9.    Know your partners.  Obviously much of the information and influence already incorporated into the existing wind ordinance came from Wind Capital Group (WCG).  It cannot be a coincidence that the setbacks the WCG says are ‘standard’ to make a project feasible are being pushed into the ordinance.    

Whether the plan commission realizes it or not, if the ordinance they approve allows wind developers like WCG to do projects, then they are ‘hitching their wagon’ - the county’s wagon – for a very long time to the same developer as the landowner who signs a lease.  

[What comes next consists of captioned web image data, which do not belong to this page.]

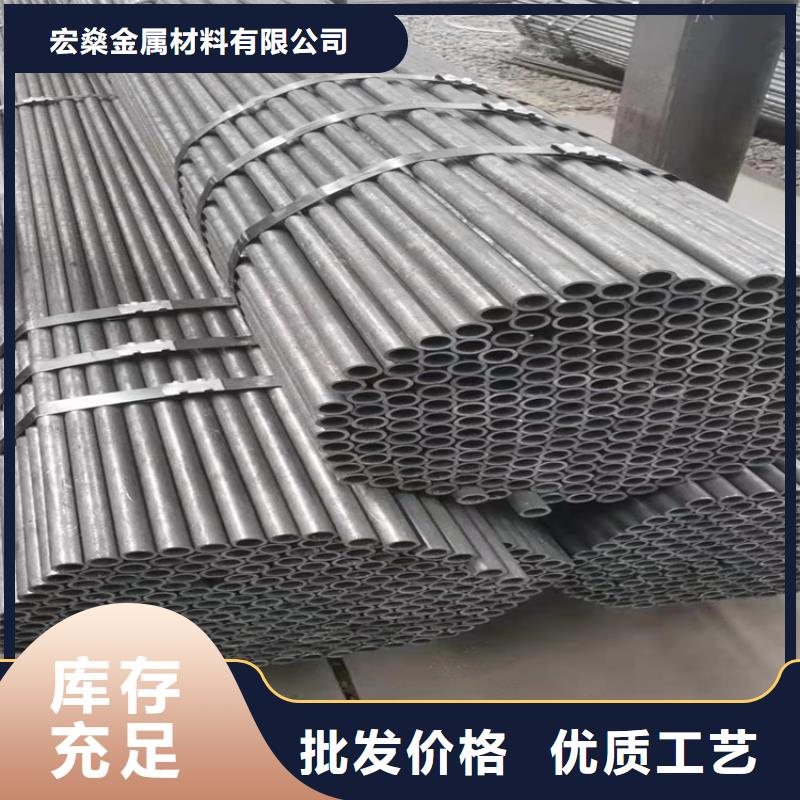 质优价廉的12cr1movg高压锅炉管无缝管批发商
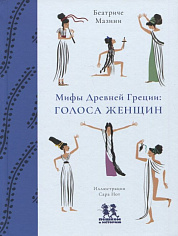 ДГ 003 Мифы Древней Греции: голоса женщин. Автор: Беатриче Мазини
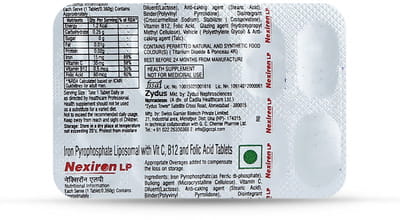 नेक्सिरॉन एलपी 10 टैबलेट की स्ट्रिप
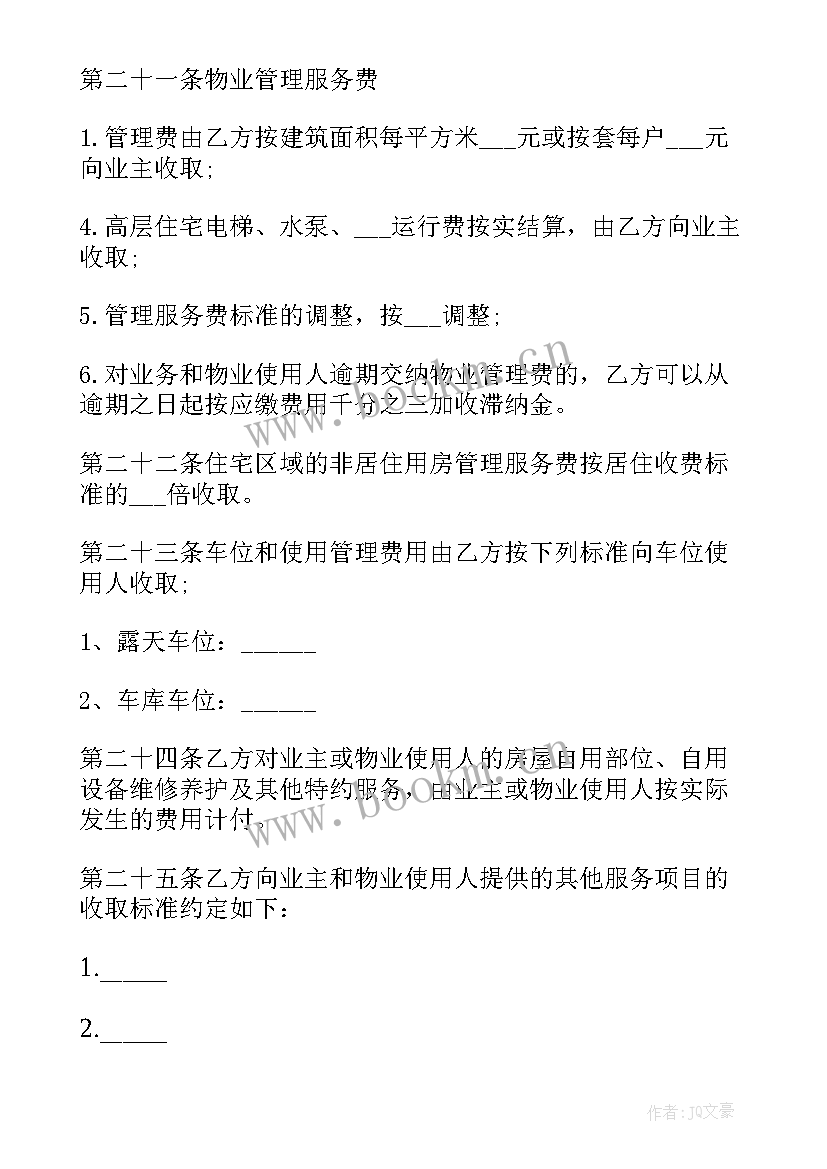 2023年物业管理服务合同(汇总10篇)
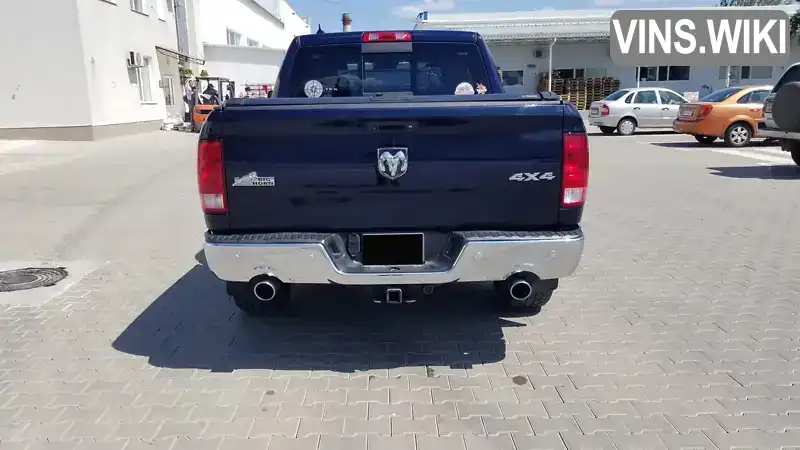 Ram 1500 2015, фото з оголошення 2 з 21, VIN 1C6RR7LT9FS609622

WGC had to knowingly seek out the President of the Plan Commission with a lucrative lease agreement.  The citizens of this county do not yet have complete assurance that no other plan commission members' relatives have done the same.  Regardless of the Plan Commission President’s motives or whether or not he realized the consequences, there can be no doubt that WCG knew.  This is an unscrupulous company.

WCG is a subsidiary of NTR plc  located in Dublin, Ireland, one of the most ‘broke’ countries in the world, and NTR is not profitable.  And its annual losses are increasing.  NTR lost 286 million euros for the year ended March 2010 (at 1.35 = $385 million ); in 2009, it lost $61 million.  If the rate of loss in 2010 continues, the company's equity of 680.1 million euros  (about $918 million) will be exhausted and it will be bankrupt in less than 3 years.  In that event, it is doubtful that the country of Ireland would bail out NTR as 'too big to fail.'  Presumably this would make it difficult for WCG to pay the leaseholders for 25 years (if I signed a lease agreement, I think I'd want to know that).  It could obviously lead to considerable legal and financial problems for the county as well.

10.    The plan commission is creating a set of rules that could completely change the face of the county, have a significant negative financial impact on many of its residents, and negatively affect the quality of life for many of its residents - forever.  So after you finish your work and are getting ready to deliver your proposal to the public, go back out to Benton and White counties again for a day; get up close; pretend you're in your own backyard; then make sure what you are proposing is something that you could accept every day the rest of your life if that’s where you owned a house and lived.